TEXTE FOURNI:
Ouattara-Sarkozy, vingt ans d’amitié

Sous la présidence de Nicolas Sarkozy, l’envoi de la Force licorne (450 militaires) pour mettre fin à la crise-post-électorale de novembre 2010, était vu d’un mauvais œil par de nombreux Ivoiriens. Certains pointant du doigt une énième ingérence de l’ex-puissance coloniale. La force Licorne, épaulée par les casques bleus de l’ONU, met finalement fin au sanglant conflit opposant les pro-Gbagbo aux pro-Ouattara, le 11 avril 2011. Ils pénètrent dans le palais présidentiel, délogent Laurent Gbagbo, qui avait refusé de céder le pouvoir à Alassane Ouattara. Aujourd’hui encore, ce dernier est vu comme « le président de la France » par les partisans de l’ancien président ivoirien.

Une image que le président Ouattara s’efforce de gommer. Ami avec Nicolas Sarkozy depuis vingt ans, les deux hommes entretiennent des relations très intimes. L’ex-président français l’avait reçu en janvier et convié à nouveau au lendemain de sa défaite à la présidentielle. L’ex-dirigeant français a toujours été un soutien de taille au président ivoirien, notamment durant le bras-de-fer qui l’opposait à Laurent Gbagbo.

« Hollande sera plus critique envers le régime de Ouattara »

Les rapports Hollande-Ouattara ne sont pas si étroits. Le président français, jadis proche de Laurent Gbagbo avant de lui tourner le dos, « sera bien plus critique à l’égard du régime ivoirien », selon Michel Galy. « Hollande a reçu Ouattara tardivement, bien après Ali Bongo, conséquence de son affinité avec Sarkozy », ce qui n’est pas à son avantage selon le politologue. « Le pouvoir Sarko-ouattariste était très lié. François Hollande cherche aussi à attirer Ouattara sur la question de l’insécurité et des droits de l’homme dans le pays. »

DONNÉES FOURNIES:
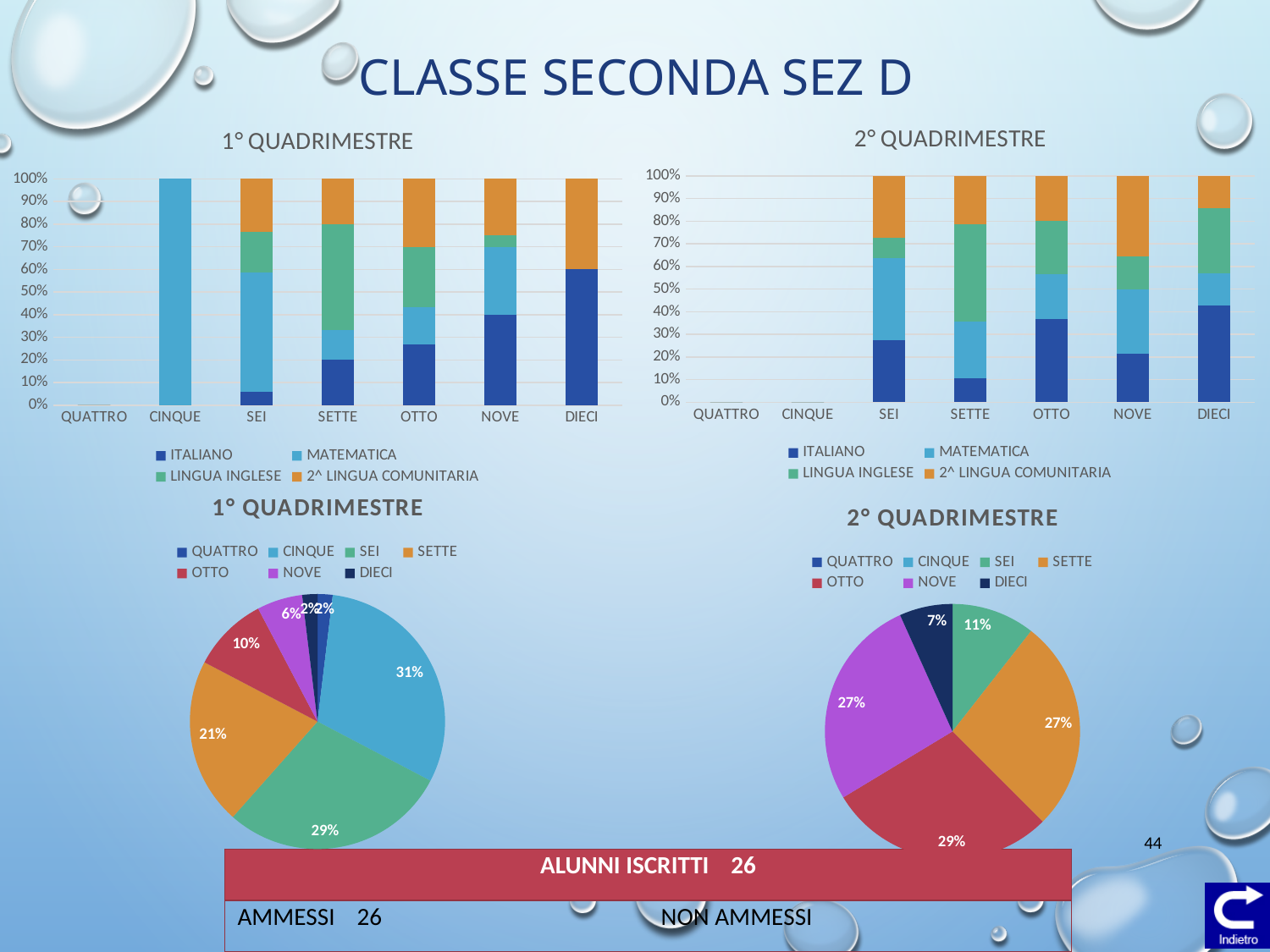
How many categories are shown on the x axis of the top-right bar chart (2° QUADRIMESTRE)? 7 What kind of chart is the top-left chart titled 1° QUADRIMESTRE? Stacked bar chart In the bottom-left pie chart (1° QUADRIMESTRE), what share does CINQUE have? 31% In the bottom-right pie chart (2° QUADRIMESTRE), what share does DIECI have? 7% In the top-left bar chart (1° QUADRIMESTRE), is the ITALIANO value for DIECI greater or less than 50%? greater How many series does the legend of the top-left bar chart (1° QUADRIMESTRE) list? 4 In the bottom-left pie chart (1° QUADRIMESTRE), what is the difference between the shares of SEI and OTTO? 19% In the top-right bar chart (2° QUADRIMESTRE), is the ITALIANO value for SETTE greater or less than 20%? less In the bottom-left pie chart (1° QUADRIMESTRE), which is larger, the share of SETTE or the share of NOVE? SETTE In the bottom-right pie chart (2° QUADRIMESTRE), what share does OTTO have? 29% In the bottom-right pie chart (2° QUADRIMESTRE), which category has the largest slice? OTTO In the bottom-left pie chart (1° QUADRIMESTRE), what share does SETTE have? 21%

OBJECTIF DE L'EXERCICE:
Reprenez, s'il vous plaît, le texte sur les liens entre Ouattara, Sarkozy et Hollande, et poursuivez-le à partir de sa dernière phrase.

RÉPONSE ATTENDUE:
La Côte d’Ivoire est en effet loin d’être apaisée. Le processus de réconciliation nationale a été lancé. Et le président Ouattara a assuré que tous les responsables de crimes dans le pays seront traduits en justice. Mais les pro-Gbagbo, eux, affirment être les seuls à être mis sur le banc des accusés, dénonçant une justice partiale. Une plainte a été déposée mardi à Paris contre le régime du dirigeant ivoirien pour crimes de guerre depuis novembre 2010. La procédure a été menée par Alain Toussaint, ex-conseiller de Laurent Gbagbo, Martine Kei Vao, présidente de l’association des Ressortissants de Côte d’Ivoire et Basile Besnard, avocat au Barreau de Paris. Ils ont écrit un courrier aux ministères des Affaires étrangères, réclamant que la France mène une enquête sur ces exactions.

L’’insécurité occupe en effet toujours le terrain. Dans l’Ouest du pays, les populations sont confrontées quotidiennement aux meurtres, viols, agressions… D’après les pro-Gbagbo, ces crimes sont menés par les milices du régime ivoirien, dont les Forces républicaines de Côte d’Ivoire (FRCI). Les tueries commises vendredi dans un camp de réfugiés à Duékoué ont marqué les esprits. Alors que les médias annoncent treize morts, des ONGs affirment, selon Alain Toussaint, « qu’il y a eu au moins 211 morts ».